From the line with "United States, site archbold_FL-11." to the final line of the records, every line is to be duplicated exactly, both of those lines included.

Start of Data for review

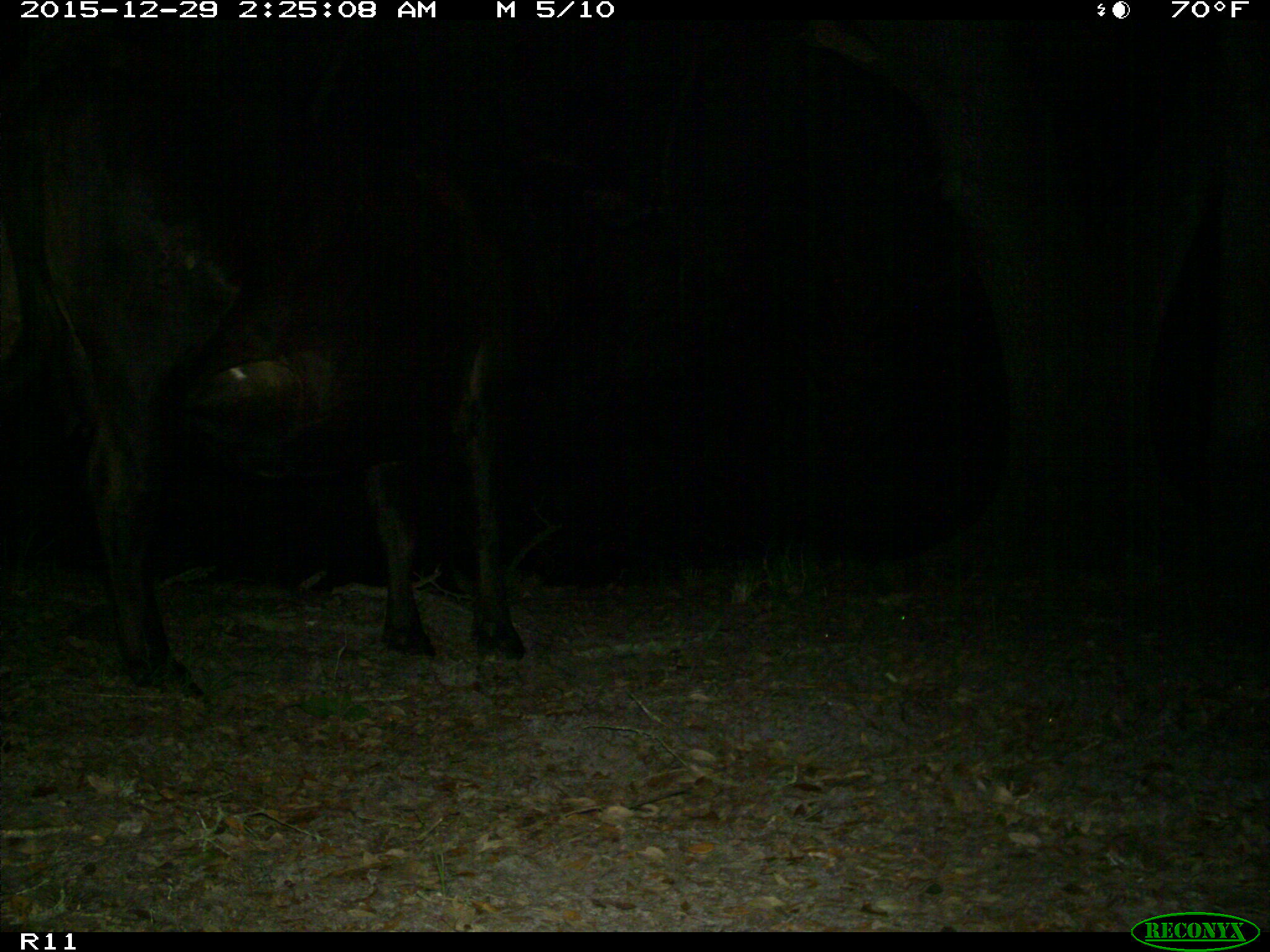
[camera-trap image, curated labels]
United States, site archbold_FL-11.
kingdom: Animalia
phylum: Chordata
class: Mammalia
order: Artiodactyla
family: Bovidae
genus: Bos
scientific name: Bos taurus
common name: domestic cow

End of Data for review

● **Exercise answer**
United States, site archbold_FL-11.
kingdom: Animalia
phylum: Chordata
class: Mammalia
order: Artiodactyla
family: Bovidae
genus: Bos
scientific name: Bos taurus
common name: domestic cow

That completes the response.